* [Exercise details]: Copy every item below word for word, leaving out the pictures.

(Scene-based spatial questions)
— Begin —

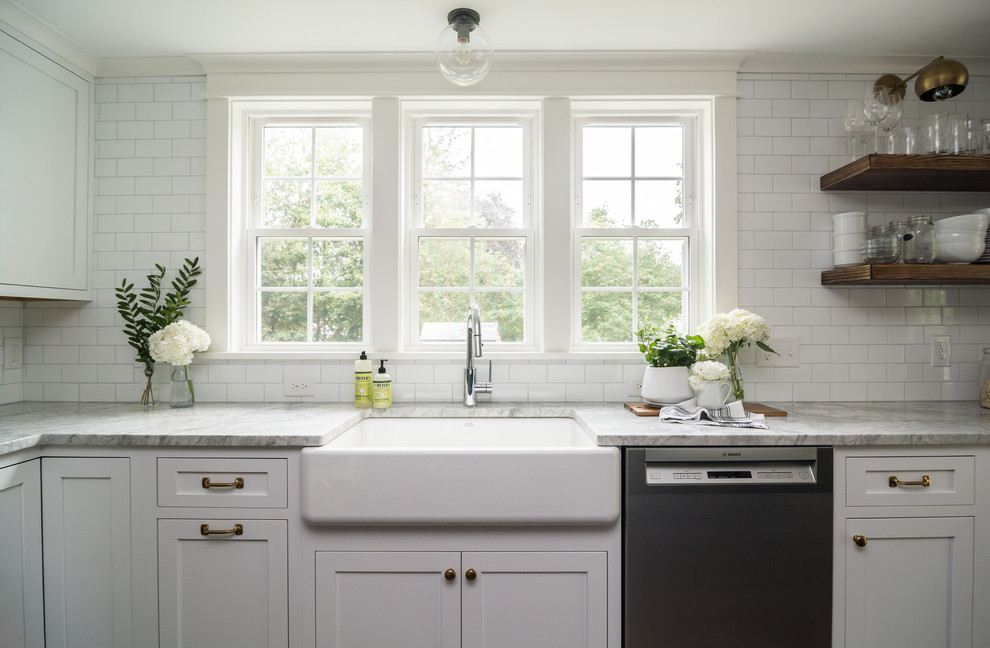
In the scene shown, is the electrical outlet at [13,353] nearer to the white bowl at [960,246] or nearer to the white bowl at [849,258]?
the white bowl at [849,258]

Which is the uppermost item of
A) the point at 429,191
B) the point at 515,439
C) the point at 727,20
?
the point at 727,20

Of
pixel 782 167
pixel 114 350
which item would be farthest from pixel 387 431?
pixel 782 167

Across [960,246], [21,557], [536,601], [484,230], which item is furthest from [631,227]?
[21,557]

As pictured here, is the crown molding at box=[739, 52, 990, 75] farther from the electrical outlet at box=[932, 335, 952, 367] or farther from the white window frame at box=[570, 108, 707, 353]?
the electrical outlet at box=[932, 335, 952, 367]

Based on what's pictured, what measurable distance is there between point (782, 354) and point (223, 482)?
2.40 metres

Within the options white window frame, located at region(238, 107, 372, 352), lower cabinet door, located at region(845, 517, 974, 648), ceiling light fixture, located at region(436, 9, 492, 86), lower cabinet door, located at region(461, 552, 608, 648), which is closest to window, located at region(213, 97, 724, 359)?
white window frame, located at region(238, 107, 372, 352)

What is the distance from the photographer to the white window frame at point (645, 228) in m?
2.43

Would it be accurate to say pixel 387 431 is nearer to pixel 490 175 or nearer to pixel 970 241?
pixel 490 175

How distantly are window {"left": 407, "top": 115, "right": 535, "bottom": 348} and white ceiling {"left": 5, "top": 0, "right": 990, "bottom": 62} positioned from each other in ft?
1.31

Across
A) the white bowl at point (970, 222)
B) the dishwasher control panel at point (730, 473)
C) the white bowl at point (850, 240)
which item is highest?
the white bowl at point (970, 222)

— End —

* [Final result]:
In the scene shown, is the electrical outlet at [13,353] nearer to the white bowl at [960,246] or nearer to the white bowl at [849,258]?
the white bowl at [849,258]

Which is the uppermost item of
A) the point at 429,191
B) the point at 515,439
C) the point at 727,20
?
the point at 727,20

Of
pixel 782 167
pixel 114 350
which item would be farthest from pixel 387 431?
pixel 782 167

Across [960,246], [21,557], [536,601], [484,230], which item is furthest from [631,227]?
[21,557]

As pictured here, is the crown molding at box=[739, 52, 990, 75] farther from the electrical outlet at box=[932, 335, 952, 367] or farther from the white window frame at box=[570, 108, 707, 353]?
the electrical outlet at box=[932, 335, 952, 367]

Based on what's pictured, what measurable distance is there between point (782, 354) and point (223, 482)?
2.40 metres

Within the options white window frame, located at region(238, 107, 372, 352), lower cabinet door, located at region(845, 517, 974, 648), ceiling light fixture, located at region(436, 9, 492, 86), lower cabinet door, located at region(461, 552, 608, 648), which is closest to window, located at region(213, 97, 724, 359)?
white window frame, located at region(238, 107, 372, 352)

What is the distance from the photographer to the white window frame at point (645, 228) in m?
2.43

Would it be accurate to say pixel 387 431 is nearer to pixel 490 175 or nearer to pixel 970 241?
pixel 490 175

How distantly are window {"left": 407, "top": 115, "right": 535, "bottom": 348} and white ceiling {"left": 5, "top": 0, "right": 990, "bottom": 62} positioned from each other in ft?
1.31

Across
A) the white bowl at point (970, 222)
B) the dishwasher control panel at point (730, 473)
C) the white bowl at point (850, 240)
which item is highest?
the white bowl at point (970, 222)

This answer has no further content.